## OPDRACHT A
Geef uit het artikel over de komende verkiezingen letterlijk het stuk terug dat opent met de woorden "De verkiezingen zijn" en sluit met "gaat Nederland eraan.".

==*==

Met de verkiezingen op komst: hervorm! Anders gaat Nederland eraan

De verkiezingen zijn nog drie maanden weg. De partijen moeten hun verkiezingsprogramma’s deze zomer nog schrijven. Maar nu al is duidelijk wat er moet gebeuren de komende vier jaar: Hervorm! Anders gaat Nederland eraan.

De afgelopen dagen werden de financieel-economische kaders duidelijk waarbinnen de politiek zich de komende jaren zal kunnen begeven. De eerste ramingen van het Centraal Planbureau voor de middellange termijn voor de groei, de overheidsfinanciën en de werkgelegenheid verschenen. Die vormen de basis voor een nieuwe regeerakkoord. Het CPB maakte deze week ook bekend hoe ze de verkiezingsprogramma’s van politieke partijen (die dat willen) gaan doorrekenen op weg naar 29 oktober, verkiezingsdag.

En vrijdag was het de beurt aan de Studiegroep Begrotingsruimte én aan de Centraal Economische Commissie, twee topzware adviescomités van de overheid met daarin topambtenaren, vertegenwoordigers van de planbureaus en De Nederlandsche Bank, om de begrotingskaders en de economische uitdagingen voor de komende jaren op een rij te zetten.

Het beeld dat verrijst uit deze stapel rapporten en adviezen, is op z’n minst ambivalent te noemen. Toevallig publiceerden ook economen van de OESO, de club van rijke industrielanden, een landenrapport over de stand van de Nederlandse economie. Die staat er op het oog prima voor, maar in de nabije toekomst doemen problemen op op het gebied van de vergrijzing, het complexe fiscale stelsel, personeelskrapte, het volle stroomnet en op de huizenmarkt. En precies dat ziet ook de voorzitter van de 18de Studiegroep Begrotingsruimte, secretaris-generaal van het ministerie van Financiën Bas van den Dungen, zo zei hij bij de presentatie van het rapport De toekomst begint nu.

==*==

## OPDRACHT B
Geef het deel van de lijst dat opent met de regel met "From the person" en sluit met de regel met "3105 centimetres", beide regels inbegrepen, weer als CSV met de twee kolommen tekst en antwoord. Zet elke tekst met zijn antwoord op één rij, met elk veld tussen aanhalingstekens en regeleinden vervangen door spaties.

==*==

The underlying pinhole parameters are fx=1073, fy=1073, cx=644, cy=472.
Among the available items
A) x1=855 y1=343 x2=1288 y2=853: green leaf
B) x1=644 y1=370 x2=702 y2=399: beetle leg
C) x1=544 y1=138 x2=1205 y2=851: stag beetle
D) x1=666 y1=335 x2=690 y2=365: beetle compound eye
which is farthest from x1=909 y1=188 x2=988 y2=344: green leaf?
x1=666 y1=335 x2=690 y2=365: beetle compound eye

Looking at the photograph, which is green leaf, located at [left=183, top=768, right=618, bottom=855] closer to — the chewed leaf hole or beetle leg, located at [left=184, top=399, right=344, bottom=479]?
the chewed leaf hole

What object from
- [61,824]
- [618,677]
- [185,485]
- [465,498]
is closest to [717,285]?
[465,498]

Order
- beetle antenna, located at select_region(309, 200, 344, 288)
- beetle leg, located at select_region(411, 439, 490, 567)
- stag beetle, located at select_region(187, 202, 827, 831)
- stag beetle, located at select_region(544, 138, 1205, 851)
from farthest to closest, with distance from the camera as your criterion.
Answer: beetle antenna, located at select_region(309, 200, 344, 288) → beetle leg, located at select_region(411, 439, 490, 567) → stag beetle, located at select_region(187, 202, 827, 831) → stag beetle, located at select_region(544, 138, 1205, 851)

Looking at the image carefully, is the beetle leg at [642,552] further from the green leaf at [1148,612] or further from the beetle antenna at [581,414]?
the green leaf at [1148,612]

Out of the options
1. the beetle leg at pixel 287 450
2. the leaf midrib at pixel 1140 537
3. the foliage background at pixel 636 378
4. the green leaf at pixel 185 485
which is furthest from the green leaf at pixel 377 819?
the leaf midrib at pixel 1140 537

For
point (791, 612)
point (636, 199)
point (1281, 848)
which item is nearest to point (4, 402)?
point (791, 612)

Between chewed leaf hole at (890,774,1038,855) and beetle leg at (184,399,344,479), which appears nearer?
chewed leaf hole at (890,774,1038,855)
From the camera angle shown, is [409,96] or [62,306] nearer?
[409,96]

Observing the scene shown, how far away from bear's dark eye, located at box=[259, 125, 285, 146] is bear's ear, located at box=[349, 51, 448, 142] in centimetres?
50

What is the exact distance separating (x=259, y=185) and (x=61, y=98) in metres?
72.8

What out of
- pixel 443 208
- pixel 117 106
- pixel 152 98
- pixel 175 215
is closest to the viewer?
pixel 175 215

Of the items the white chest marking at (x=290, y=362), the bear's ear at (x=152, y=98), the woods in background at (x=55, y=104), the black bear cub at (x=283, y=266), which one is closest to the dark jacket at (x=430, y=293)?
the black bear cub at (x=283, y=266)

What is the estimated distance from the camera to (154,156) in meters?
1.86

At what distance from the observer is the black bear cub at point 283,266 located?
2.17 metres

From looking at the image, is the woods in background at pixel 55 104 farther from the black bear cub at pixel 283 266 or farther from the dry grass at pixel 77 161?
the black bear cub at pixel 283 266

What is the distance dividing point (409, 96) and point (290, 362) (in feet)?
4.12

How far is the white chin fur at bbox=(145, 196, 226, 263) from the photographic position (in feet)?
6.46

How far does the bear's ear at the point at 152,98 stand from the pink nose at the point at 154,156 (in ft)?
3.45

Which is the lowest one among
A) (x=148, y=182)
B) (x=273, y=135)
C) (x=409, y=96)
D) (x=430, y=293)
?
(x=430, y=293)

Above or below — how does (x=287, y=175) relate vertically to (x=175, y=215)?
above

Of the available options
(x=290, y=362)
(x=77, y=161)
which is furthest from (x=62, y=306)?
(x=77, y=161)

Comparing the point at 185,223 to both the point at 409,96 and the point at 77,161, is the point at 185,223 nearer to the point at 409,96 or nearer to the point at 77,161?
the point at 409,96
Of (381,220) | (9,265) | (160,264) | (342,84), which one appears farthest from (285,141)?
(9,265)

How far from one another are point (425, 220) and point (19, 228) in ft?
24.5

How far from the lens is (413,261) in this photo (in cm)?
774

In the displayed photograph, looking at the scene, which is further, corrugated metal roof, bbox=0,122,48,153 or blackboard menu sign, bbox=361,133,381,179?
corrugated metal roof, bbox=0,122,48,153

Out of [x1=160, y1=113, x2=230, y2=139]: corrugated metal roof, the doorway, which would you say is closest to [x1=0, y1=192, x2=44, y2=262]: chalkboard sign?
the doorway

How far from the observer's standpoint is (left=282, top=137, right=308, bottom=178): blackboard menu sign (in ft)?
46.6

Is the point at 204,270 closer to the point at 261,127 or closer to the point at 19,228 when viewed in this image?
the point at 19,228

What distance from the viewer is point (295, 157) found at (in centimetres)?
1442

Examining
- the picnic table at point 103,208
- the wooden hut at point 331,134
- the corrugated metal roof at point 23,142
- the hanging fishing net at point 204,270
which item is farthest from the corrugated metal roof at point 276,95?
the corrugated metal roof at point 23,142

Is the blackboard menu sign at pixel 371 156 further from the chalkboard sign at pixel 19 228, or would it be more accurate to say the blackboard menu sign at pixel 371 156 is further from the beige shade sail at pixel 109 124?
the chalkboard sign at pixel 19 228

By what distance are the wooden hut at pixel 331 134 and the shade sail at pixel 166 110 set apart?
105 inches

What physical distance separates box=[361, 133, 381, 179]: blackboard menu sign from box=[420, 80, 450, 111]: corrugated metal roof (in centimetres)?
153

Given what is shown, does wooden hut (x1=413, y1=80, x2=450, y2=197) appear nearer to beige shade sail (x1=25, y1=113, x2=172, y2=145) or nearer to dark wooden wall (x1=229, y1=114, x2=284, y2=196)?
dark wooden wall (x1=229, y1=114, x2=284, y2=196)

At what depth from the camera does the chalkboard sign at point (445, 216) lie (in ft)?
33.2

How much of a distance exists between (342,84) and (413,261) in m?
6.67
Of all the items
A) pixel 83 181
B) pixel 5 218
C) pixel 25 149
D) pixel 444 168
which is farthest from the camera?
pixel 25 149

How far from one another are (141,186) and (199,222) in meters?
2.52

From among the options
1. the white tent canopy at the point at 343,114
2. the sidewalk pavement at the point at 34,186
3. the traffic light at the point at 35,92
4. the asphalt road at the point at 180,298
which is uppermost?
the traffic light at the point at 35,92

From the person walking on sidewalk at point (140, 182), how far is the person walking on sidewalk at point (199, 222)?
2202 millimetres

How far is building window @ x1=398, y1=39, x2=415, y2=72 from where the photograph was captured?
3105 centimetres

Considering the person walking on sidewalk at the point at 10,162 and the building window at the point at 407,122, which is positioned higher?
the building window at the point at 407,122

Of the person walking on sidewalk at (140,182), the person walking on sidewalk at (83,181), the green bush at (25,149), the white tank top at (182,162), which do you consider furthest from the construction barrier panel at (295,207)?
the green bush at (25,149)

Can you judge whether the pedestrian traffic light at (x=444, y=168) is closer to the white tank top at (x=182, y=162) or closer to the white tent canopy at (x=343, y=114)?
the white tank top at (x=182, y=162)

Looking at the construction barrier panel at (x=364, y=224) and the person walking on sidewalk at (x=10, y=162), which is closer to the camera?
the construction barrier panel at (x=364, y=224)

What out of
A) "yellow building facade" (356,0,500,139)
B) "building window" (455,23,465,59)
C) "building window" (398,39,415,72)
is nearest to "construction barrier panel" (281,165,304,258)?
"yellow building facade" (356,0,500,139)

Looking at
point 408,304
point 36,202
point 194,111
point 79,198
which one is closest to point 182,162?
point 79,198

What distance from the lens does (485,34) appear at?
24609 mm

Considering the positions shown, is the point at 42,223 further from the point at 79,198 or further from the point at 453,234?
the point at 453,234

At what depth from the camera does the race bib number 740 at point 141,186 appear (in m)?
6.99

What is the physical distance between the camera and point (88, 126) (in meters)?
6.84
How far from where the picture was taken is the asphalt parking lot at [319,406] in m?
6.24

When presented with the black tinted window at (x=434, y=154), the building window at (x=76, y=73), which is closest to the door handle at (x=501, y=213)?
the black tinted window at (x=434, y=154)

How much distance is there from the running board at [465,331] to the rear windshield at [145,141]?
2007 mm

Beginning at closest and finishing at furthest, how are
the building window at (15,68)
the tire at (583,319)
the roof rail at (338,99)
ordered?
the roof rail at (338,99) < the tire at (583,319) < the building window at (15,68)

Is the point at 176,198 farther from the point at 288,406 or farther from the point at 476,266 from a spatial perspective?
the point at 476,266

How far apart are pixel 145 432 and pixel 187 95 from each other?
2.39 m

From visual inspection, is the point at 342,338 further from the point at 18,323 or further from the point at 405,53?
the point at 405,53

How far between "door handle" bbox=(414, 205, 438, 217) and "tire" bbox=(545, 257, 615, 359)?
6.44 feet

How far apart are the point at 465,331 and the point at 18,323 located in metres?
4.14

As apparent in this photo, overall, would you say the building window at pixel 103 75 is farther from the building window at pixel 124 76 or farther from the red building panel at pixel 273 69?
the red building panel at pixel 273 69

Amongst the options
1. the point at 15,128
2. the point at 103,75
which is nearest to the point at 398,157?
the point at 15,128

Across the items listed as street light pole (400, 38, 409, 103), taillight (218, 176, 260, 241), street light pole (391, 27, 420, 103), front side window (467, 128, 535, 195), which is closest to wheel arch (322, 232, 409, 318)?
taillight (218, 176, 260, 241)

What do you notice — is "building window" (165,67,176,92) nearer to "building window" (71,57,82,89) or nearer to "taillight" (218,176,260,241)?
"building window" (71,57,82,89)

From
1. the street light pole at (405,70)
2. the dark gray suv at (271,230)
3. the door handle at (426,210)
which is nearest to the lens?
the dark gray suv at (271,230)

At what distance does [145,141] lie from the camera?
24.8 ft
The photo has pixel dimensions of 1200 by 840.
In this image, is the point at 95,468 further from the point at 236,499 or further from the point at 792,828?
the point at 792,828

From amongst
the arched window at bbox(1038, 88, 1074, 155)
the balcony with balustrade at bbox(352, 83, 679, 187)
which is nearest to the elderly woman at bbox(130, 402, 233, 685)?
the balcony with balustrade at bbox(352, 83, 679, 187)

==*==

## ANTWOORD A
De verkiezingen zijn nog drie maanden weg. De partijen moeten hun verkiezingsprogramma’s deze zomer nog schrijven. Maar nu al is duidelijk wat er moet gebeuren de komende vier jaar: Hervorm! Anders gaat Nederland eraan.

## ANTWOORD B
tekst,antwoord
"From the person walking on sidewalk at point (140, 182), how far is the person walking on sidewalk at point (199, 222)?","2202 millimetres"
"How far is building window @ x1=398, y1=39, x2=415, y2=72 from where the photograph was captured?","3105 centimetres"